Kellogg Co. raised its forecast for full-year earnings on Thursday after topping estimates for quarterly sales, as higher prices for its breakfast cereals and snacks helped it overcome cost-related challenges.
The company recently announced a three-way breakup to create businesses focused on snacks, cereals, and plant-based meat.
Kellogg, like other global packaged food makers, has been largely successful in raising product prices to counter spiraling costs of freight, labor, and ingredients without drawing the ire of consumers.
However, analysts are warning that the company could hit a ceiling on price hikes as households tighten their bets amid raging inflation that shows no sign of cooling.

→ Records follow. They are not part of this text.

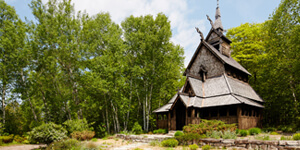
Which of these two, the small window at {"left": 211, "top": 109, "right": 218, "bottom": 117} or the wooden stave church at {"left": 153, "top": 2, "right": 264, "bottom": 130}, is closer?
the wooden stave church at {"left": 153, "top": 2, "right": 264, "bottom": 130}

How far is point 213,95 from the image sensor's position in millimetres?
21781

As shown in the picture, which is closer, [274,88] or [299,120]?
[299,120]

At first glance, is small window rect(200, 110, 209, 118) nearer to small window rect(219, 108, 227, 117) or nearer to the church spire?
small window rect(219, 108, 227, 117)

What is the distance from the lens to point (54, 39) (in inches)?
947

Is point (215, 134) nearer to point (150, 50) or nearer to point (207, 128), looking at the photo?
point (207, 128)

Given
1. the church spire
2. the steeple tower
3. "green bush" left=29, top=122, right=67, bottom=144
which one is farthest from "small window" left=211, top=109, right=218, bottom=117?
"green bush" left=29, top=122, right=67, bottom=144

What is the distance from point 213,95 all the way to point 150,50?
38.0 feet

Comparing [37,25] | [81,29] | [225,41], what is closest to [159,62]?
[225,41]

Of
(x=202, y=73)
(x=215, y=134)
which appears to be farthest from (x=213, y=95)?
(x=215, y=134)

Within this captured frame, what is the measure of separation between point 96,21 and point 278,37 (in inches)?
979

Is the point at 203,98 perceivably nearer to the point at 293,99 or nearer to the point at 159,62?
the point at 159,62

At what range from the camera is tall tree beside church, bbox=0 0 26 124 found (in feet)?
79.8

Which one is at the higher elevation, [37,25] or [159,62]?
[37,25]

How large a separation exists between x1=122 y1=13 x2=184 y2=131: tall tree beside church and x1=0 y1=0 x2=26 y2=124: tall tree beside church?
48.5 ft
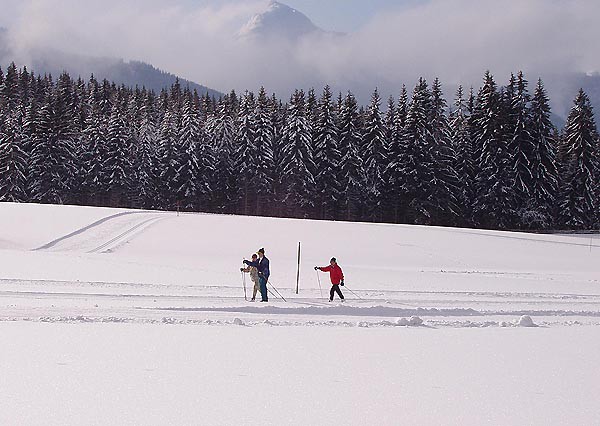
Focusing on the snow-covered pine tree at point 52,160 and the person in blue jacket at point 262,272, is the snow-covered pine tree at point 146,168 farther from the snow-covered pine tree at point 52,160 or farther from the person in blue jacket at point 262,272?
the person in blue jacket at point 262,272

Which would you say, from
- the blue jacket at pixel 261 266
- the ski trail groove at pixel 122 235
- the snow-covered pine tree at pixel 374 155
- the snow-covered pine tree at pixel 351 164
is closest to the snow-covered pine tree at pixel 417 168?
the snow-covered pine tree at pixel 374 155

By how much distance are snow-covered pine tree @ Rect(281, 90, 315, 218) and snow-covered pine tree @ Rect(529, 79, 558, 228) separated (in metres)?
18.8

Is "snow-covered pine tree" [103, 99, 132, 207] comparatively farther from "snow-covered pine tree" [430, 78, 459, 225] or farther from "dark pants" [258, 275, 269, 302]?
"dark pants" [258, 275, 269, 302]

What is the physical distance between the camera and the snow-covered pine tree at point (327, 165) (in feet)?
169

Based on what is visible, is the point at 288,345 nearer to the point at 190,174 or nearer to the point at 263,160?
the point at 263,160

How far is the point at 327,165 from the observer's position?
51.5 meters

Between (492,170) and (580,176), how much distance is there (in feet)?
24.5

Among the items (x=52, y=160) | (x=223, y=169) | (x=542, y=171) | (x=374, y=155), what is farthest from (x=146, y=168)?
(x=542, y=171)

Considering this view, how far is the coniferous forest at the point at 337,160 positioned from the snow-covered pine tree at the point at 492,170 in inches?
4.0

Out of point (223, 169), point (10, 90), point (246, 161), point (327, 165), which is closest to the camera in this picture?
point (327, 165)

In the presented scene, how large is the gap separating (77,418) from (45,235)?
24.6 meters

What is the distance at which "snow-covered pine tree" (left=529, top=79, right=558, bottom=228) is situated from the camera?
46.3m

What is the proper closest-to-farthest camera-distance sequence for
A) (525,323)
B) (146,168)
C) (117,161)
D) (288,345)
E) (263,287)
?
(288,345) < (525,323) < (263,287) < (117,161) < (146,168)

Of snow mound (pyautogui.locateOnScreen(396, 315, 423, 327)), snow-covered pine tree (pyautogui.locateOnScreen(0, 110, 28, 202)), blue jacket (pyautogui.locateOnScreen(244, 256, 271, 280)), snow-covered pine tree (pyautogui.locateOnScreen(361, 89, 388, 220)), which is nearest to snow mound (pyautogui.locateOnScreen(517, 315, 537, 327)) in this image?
snow mound (pyautogui.locateOnScreen(396, 315, 423, 327))
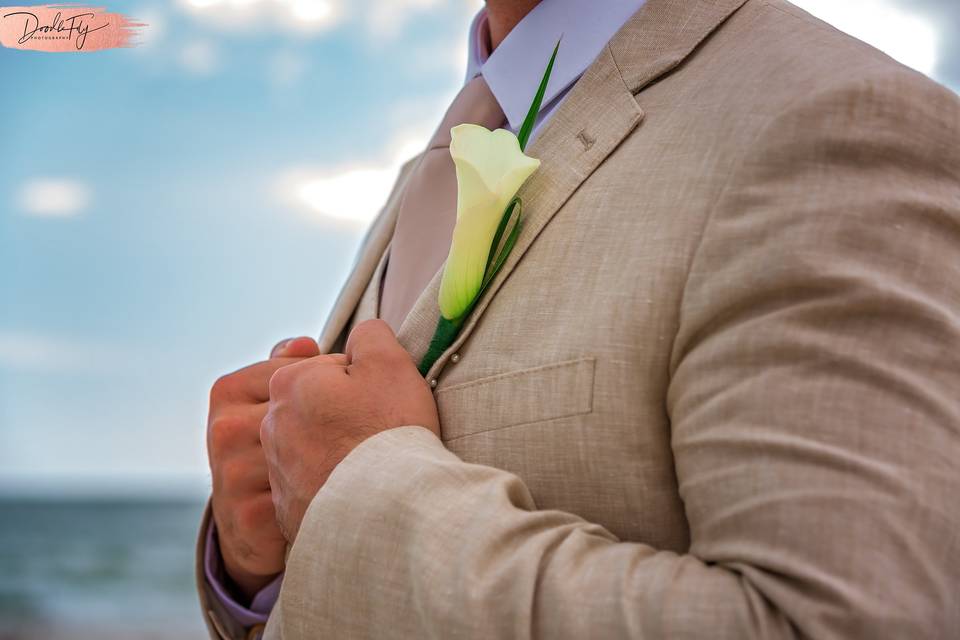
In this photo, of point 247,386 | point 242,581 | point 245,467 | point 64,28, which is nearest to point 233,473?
point 245,467

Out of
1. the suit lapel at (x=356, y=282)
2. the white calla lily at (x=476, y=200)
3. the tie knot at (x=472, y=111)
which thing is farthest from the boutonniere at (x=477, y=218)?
the suit lapel at (x=356, y=282)

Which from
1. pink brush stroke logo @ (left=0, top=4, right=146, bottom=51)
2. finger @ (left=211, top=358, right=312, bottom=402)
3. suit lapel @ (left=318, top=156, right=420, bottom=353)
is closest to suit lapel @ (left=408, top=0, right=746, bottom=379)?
finger @ (left=211, top=358, right=312, bottom=402)

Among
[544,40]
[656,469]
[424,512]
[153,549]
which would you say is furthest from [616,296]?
[153,549]

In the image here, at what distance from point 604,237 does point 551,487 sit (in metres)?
0.31

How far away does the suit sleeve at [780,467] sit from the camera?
0.87m

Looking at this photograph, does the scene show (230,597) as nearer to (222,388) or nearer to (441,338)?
(222,388)

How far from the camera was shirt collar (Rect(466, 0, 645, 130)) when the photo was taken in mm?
1437

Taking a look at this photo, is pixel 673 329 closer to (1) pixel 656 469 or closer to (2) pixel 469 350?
(1) pixel 656 469

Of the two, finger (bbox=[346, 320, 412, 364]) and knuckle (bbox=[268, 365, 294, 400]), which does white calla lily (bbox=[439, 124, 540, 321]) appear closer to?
finger (bbox=[346, 320, 412, 364])

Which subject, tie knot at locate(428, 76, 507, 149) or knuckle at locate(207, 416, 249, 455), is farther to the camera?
tie knot at locate(428, 76, 507, 149)

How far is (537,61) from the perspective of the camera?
1522 millimetres

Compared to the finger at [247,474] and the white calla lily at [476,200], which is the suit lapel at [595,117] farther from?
the finger at [247,474]

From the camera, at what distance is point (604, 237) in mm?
1163

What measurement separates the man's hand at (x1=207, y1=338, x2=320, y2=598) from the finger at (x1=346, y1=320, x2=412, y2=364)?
21 cm
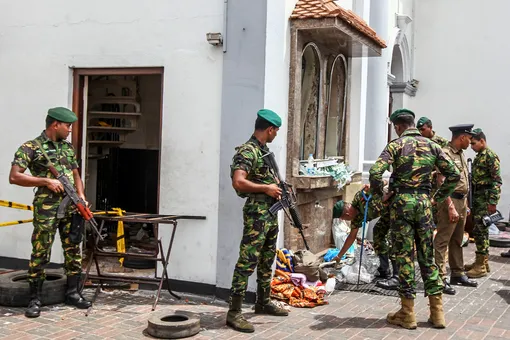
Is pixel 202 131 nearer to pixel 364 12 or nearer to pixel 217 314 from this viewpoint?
pixel 217 314

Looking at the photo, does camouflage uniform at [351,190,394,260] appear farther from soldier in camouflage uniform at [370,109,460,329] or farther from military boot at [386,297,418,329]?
military boot at [386,297,418,329]

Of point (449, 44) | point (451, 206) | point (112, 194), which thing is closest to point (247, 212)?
point (451, 206)

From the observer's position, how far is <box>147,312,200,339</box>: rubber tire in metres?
5.50

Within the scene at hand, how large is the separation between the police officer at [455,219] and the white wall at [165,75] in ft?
9.72

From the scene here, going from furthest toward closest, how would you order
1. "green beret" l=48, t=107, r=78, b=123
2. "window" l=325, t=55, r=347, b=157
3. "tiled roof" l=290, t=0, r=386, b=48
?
"window" l=325, t=55, r=347, b=157, "tiled roof" l=290, t=0, r=386, b=48, "green beret" l=48, t=107, r=78, b=123

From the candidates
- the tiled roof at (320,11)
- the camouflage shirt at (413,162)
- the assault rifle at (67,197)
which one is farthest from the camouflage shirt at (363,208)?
the assault rifle at (67,197)

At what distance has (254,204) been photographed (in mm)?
5887

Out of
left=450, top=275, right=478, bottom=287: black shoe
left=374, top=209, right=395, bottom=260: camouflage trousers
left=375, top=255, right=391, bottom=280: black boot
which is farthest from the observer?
left=375, top=255, right=391, bottom=280: black boot

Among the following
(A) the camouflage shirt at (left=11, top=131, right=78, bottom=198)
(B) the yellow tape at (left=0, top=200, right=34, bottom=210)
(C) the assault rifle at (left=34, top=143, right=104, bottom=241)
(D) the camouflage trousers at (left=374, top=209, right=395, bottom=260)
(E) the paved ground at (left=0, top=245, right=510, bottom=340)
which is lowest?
(E) the paved ground at (left=0, top=245, right=510, bottom=340)

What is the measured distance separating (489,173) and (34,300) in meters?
6.37

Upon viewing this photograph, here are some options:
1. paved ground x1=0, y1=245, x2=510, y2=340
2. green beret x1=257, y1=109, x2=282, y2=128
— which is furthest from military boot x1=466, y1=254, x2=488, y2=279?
green beret x1=257, y1=109, x2=282, y2=128

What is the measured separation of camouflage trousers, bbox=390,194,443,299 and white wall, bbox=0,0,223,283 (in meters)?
2.08

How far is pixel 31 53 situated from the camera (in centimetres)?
Answer: 770

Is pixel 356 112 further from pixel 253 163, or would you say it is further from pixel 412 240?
pixel 253 163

Kellogg, known for its Corn Flakes and Honey Loops cereals, said average selling prices were up 13.7 percent in the second quarter, while sales volumes dropped by a marginal 1.5 percent. The company said it was expecting annual core net sales to increase in the range of 7–8 percent, compared with its prior forecast of about 4 percent growth.
It also expects adjusted full-year operating profit to rise 4–5 percent on a currency-neutral basis, above its previous expectation of 1–2 percent growth.
Net sales rose to $3.86 billion in the quarter ended July 2 from $3.56 billion a year earlier. Analysts on average were expecting sales of $3.64 billion, according to Refinitiv IBES.
Net income attributable to Kellogg fell to $326 million, or 95 cents per share, from $380 million, or $1.11 per share, a year earlier.